Excerpts from a spatial reasoning dataset
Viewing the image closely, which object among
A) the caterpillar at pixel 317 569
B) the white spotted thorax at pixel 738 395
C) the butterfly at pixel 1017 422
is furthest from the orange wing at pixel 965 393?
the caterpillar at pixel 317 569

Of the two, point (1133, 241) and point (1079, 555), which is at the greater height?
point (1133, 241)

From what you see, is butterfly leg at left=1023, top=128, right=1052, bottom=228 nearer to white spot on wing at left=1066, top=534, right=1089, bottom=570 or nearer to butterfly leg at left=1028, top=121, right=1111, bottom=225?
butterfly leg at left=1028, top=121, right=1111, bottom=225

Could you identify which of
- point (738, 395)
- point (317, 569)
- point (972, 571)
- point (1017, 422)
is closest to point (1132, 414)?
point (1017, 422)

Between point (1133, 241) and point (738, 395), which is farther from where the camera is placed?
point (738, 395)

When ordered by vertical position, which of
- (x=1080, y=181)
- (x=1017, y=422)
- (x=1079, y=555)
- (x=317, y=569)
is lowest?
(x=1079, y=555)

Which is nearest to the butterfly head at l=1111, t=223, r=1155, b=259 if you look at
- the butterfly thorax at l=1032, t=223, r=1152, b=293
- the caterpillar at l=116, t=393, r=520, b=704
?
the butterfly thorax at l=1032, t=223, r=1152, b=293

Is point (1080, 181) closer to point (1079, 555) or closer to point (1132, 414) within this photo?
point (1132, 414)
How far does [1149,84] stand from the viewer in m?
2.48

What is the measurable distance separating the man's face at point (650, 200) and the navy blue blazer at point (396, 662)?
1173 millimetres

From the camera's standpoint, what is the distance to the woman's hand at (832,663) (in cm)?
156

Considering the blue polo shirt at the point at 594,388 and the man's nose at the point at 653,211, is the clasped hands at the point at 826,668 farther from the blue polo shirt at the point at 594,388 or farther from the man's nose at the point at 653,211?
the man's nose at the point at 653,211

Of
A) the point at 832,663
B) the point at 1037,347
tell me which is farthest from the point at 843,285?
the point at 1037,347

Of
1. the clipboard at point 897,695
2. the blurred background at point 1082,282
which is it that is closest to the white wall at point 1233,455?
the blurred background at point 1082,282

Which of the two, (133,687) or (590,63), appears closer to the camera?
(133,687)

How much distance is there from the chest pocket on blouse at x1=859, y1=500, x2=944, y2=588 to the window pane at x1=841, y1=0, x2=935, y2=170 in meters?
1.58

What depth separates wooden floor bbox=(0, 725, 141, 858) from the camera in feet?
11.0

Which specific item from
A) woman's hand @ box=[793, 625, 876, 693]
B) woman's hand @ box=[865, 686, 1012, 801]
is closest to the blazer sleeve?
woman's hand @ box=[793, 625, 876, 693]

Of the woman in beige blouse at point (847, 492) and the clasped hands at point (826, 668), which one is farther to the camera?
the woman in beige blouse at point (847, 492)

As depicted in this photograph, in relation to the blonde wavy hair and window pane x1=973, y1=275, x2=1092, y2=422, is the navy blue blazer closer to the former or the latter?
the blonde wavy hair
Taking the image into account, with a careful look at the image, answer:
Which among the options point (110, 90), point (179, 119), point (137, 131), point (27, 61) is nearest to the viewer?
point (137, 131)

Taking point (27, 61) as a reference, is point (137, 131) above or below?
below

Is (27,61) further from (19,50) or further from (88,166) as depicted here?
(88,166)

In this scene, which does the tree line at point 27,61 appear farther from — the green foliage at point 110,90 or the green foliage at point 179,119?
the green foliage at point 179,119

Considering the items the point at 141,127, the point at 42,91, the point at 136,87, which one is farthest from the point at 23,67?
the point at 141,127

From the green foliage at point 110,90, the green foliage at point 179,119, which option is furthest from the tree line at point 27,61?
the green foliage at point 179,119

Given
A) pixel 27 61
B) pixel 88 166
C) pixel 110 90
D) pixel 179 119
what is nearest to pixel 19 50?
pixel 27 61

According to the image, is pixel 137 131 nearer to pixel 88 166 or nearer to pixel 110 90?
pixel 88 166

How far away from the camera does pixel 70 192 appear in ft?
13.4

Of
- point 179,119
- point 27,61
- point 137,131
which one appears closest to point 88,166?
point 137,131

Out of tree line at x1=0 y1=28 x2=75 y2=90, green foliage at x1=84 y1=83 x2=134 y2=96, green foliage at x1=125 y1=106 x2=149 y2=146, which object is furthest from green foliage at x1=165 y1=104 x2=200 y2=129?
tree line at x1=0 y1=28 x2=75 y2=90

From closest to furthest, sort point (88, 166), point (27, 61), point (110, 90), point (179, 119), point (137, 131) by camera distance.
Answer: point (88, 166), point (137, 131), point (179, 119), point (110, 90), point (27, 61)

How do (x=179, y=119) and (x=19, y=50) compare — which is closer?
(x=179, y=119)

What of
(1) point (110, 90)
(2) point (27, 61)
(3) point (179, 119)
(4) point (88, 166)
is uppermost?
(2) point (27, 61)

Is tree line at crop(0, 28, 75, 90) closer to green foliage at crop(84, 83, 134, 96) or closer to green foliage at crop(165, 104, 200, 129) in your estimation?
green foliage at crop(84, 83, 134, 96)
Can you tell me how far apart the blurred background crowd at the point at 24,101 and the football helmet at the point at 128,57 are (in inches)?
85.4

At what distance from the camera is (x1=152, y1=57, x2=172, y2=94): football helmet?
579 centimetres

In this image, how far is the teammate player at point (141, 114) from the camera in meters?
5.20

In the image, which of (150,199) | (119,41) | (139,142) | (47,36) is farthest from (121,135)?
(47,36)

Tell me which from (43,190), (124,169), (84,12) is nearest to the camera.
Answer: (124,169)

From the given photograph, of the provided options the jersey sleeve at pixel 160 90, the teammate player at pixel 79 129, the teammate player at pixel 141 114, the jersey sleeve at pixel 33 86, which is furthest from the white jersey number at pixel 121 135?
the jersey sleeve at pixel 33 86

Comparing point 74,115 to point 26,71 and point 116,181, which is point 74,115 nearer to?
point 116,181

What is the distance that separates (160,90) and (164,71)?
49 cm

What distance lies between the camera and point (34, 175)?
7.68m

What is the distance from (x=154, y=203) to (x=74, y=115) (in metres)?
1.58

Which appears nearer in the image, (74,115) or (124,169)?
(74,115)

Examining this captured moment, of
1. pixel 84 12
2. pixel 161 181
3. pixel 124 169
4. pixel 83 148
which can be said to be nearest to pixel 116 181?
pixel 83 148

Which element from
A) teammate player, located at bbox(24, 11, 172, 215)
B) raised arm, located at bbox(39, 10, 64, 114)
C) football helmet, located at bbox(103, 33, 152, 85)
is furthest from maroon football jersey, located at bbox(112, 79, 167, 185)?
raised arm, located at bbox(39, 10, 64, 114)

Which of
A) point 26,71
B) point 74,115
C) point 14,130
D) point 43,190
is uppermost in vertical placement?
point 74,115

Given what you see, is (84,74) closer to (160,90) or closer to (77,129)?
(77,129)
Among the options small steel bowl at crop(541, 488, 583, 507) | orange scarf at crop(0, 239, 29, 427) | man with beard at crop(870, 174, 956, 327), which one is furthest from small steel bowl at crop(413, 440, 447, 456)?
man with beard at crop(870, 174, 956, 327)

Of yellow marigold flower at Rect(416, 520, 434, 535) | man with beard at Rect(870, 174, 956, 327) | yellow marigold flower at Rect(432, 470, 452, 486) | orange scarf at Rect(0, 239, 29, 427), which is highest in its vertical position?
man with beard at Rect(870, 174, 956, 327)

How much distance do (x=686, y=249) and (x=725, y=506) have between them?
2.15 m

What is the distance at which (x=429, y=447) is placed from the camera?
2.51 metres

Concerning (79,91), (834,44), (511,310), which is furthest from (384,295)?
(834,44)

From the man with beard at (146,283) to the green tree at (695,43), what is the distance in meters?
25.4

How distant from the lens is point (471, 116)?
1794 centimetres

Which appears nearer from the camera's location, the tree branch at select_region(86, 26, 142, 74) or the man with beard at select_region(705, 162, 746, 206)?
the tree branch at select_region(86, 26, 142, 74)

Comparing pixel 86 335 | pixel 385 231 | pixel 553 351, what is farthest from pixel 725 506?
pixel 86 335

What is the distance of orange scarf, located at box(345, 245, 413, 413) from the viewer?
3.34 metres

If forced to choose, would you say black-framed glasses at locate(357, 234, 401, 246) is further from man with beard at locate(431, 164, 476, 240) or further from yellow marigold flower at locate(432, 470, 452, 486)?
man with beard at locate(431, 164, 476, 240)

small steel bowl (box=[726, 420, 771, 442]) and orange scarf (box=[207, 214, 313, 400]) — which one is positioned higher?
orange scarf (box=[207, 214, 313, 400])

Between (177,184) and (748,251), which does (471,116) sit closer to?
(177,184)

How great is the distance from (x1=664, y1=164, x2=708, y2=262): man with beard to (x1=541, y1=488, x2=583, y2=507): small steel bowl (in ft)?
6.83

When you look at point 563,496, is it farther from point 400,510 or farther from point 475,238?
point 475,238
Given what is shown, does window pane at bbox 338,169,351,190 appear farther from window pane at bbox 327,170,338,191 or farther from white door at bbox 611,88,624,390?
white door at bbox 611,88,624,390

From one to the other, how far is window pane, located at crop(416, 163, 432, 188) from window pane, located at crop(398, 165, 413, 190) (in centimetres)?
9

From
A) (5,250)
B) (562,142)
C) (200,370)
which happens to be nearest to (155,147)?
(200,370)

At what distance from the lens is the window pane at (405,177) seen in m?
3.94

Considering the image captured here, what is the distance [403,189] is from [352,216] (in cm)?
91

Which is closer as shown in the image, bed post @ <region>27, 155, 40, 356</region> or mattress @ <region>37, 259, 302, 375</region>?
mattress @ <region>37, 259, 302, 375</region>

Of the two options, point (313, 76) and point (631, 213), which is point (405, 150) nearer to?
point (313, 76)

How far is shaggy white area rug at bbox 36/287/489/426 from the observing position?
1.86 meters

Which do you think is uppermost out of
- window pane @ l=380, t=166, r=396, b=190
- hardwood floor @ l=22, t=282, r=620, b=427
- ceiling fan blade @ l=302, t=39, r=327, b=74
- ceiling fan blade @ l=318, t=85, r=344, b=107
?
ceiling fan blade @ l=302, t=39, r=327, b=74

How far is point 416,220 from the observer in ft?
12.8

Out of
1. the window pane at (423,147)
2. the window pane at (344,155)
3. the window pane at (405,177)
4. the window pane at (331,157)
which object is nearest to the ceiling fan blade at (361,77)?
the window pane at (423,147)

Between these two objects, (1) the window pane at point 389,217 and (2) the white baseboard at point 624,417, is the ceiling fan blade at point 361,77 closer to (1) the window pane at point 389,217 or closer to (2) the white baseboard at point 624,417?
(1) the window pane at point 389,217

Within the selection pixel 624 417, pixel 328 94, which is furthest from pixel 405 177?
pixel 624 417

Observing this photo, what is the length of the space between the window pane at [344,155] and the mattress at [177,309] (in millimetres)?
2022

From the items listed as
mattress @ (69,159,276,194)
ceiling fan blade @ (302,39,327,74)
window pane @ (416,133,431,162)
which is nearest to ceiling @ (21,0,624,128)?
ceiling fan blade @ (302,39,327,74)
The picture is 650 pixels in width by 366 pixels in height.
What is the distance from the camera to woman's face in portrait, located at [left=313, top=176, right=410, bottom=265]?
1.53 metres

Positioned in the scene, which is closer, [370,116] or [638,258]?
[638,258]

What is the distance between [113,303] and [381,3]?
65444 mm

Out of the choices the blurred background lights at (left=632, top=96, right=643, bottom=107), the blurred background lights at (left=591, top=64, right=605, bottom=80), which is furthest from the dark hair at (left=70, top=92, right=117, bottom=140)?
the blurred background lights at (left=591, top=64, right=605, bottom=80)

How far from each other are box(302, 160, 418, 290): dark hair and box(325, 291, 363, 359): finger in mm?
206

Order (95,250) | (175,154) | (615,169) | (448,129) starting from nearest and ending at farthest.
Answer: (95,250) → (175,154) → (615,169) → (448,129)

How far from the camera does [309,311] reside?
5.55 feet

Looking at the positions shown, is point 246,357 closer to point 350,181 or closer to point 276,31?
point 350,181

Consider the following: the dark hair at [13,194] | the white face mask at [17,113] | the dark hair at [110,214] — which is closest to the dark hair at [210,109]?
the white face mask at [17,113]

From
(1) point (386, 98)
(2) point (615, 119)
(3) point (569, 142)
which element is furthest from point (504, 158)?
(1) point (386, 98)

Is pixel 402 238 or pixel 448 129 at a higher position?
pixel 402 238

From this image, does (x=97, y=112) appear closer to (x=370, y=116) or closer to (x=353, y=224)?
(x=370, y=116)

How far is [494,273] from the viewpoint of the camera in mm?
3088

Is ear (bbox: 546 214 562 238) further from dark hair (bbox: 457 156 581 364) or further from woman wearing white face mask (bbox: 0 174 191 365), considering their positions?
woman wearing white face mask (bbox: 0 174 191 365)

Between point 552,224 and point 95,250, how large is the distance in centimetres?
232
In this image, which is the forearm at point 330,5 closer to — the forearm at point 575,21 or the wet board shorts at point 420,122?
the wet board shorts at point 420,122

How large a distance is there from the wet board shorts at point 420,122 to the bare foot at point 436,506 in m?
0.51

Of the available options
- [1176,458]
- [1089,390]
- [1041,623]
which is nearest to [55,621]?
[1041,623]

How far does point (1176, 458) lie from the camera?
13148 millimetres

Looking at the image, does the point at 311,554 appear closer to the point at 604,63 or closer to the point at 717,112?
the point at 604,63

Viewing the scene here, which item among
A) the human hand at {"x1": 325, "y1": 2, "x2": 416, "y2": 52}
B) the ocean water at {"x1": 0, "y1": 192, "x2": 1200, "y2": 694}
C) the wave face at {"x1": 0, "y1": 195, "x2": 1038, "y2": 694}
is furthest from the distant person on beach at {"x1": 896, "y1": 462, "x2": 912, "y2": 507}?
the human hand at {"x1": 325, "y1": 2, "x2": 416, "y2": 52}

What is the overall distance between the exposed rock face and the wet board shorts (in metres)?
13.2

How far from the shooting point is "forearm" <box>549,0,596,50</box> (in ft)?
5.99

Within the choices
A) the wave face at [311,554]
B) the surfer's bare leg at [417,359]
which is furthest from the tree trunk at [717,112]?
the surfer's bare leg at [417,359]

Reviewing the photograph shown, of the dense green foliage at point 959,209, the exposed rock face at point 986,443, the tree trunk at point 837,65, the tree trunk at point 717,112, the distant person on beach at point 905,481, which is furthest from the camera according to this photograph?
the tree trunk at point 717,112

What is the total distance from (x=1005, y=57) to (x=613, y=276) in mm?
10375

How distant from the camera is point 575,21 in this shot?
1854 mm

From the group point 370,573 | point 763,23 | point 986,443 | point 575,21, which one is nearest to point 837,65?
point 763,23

* **Given exercise**:
Starting at the line that contains "From the man with" and ending after the line that contains "3.34 metres", reproduce only that stretch of the material, substituting "bearded man" for each occurrence of "man with beard" and leaving everything else unchanged.

* **Solution to this problem**:
From the bearded man at (146,283) to the green tree at (695,43), what is the distance in meters?
25.4

How distant from the lens is point (471, 116)?
1794 centimetres

Which appears nearer from the camera's location, the tree branch at select_region(86, 26, 142, 74) or the bearded man at select_region(705, 162, 746, 206)?
the tree branch at select_region(86, 26, 142, 74)

Comparing pixel 86 335 | pixel 385 231 | pixel 553 351, what is farthest from pixel 725 506?
pixel 86 335

What is the distance of orange scarf, located at box(345, 245, 413, 413) from the viewer?
3.34 metres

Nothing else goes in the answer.